Bayesian methods open up multiple new areas of possibilities for the design of more complex enzymatic reaction networks, and for systems chemistry in general. In addition to the findings presented here, significant potential exists in the usage of knowledge from literature for more informative and realistic prior distributions, such as informed log-normal or gamma distributions, which could improve the obtained estimates further, and could allow for direct comparison between new results and previous studies, as well as help in deciding initial experimental designs. Furthermore, more advanced hierarchical models and the inclusion of latent variables could potentially aid in discovering previously unknown interactions or hidden factors affecting the behavior of ERNs,[37] from both a chemical point-of-view (allosteric effects, influence of pH) and an experimental point-of-view (systematic measurement errors, equipment deterioration). In principle, the methods discussed here could be combined with other network analysis techniques (both analytical and experimental) for enhanced network discovery or, additionally, used in combination with other machine learning techniques to enhance predictive capabilities. Finally, calculation of the full posterior probability distributions opens the door for determining optimal experimental designs.[38,39] These designs could be aimed at a variety of different goals, such as experimental conditions for the maximum information gain for a certain kinetic parameter, but also the maximum production of a specific substrate or set of substrates, taking automatically into account any uncertainties that still exist about the behavior of these systems.

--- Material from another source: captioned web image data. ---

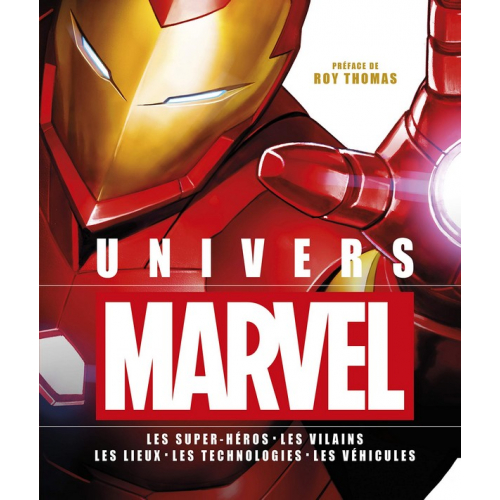 Univers Marvel (VF)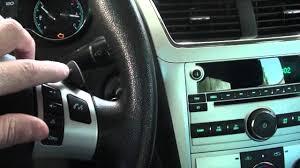 iMarketplaceusa - Walkaround ~ Chevy Malibu LT 2010 - YouTube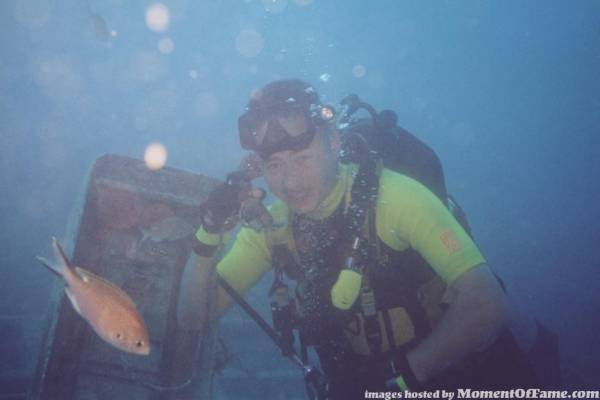 Underwater phone call.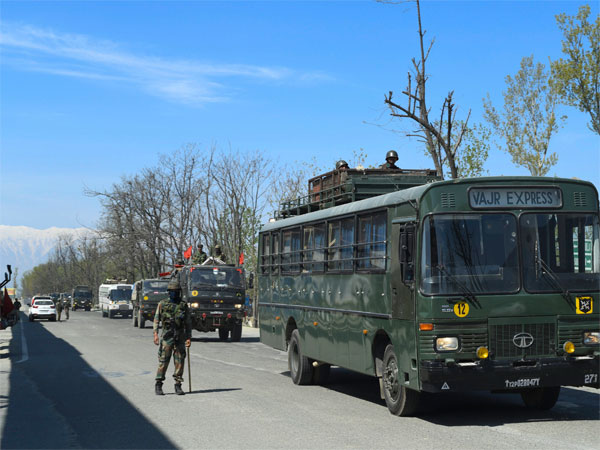 J&K govt order on movement of convoys will only hamper operations
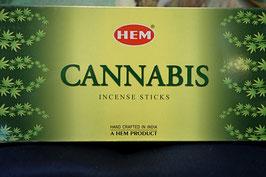 HEM Cannabis Räucherstäbli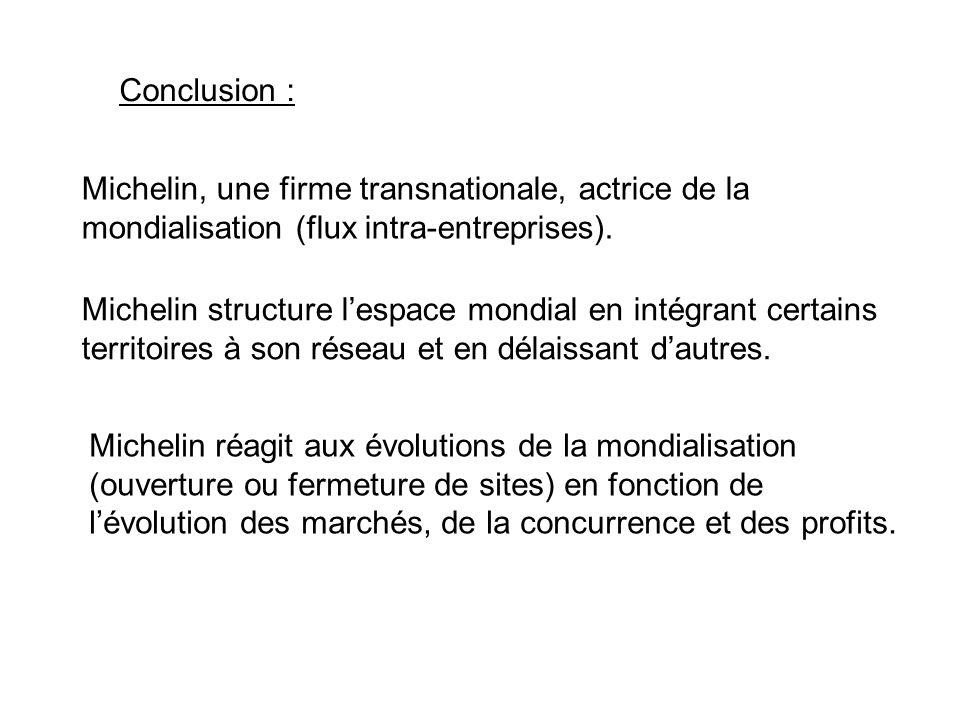 Conclusion : Michelin, une firme transnationale, actrice de la mondialisation (flux intra-entreprises). Michelin structure lespace mondial en intégran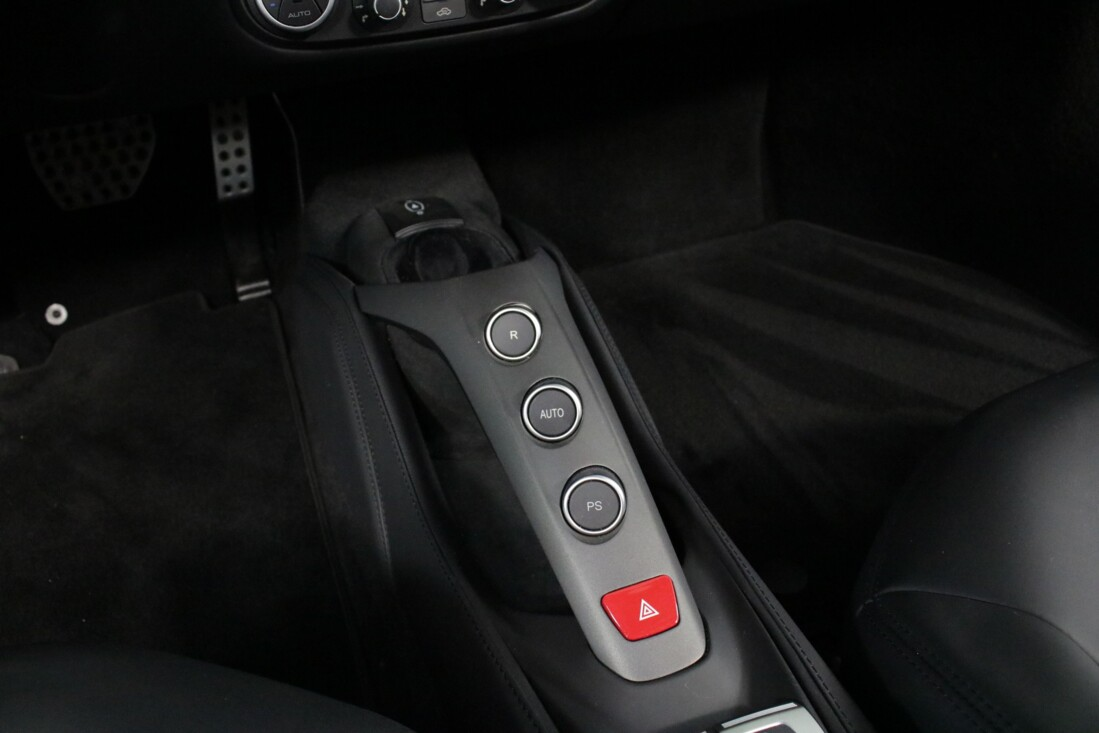 2019 Ferrari 488 GTB image _6163e1301c3c49.87406784.jpg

We do note that the methods introduced here are still computationally relatively expensive, and some of the sampling techniques are not yet suitable for every type of data. We have also limited our present study to small enzymatic networks at steady state. For larger networks, determining the steady state via numerical optimization may be less viable, and explicit solving of the full ODE system may be necessary. While inference on time-dynamic data is in principle possible, we found that current implementations are computationally demanding, while they do not yet significantly improve parameter estimates. This, however, is an area of active research that we hope can be improved in the future to allow for the inclusion of time-varying data and more complex models. Additionally, while our approach can indicate the presence of bad data and experimental errors, it does not guarantee the absence of sources of error. Care should still be taken to avoid a false sense of security when precise parameter estimates are obtained.

In conclusion, we have shown that the Bayesian approach we demonstrate here is highly relevant for the construction of complex enzymatic networks, allowing researchers to increase the predictability and reproducibility of artificial enzymatic networks, and allowing the field of enzymatic reaction networks to mature beyond toy models and proof-of-concepts.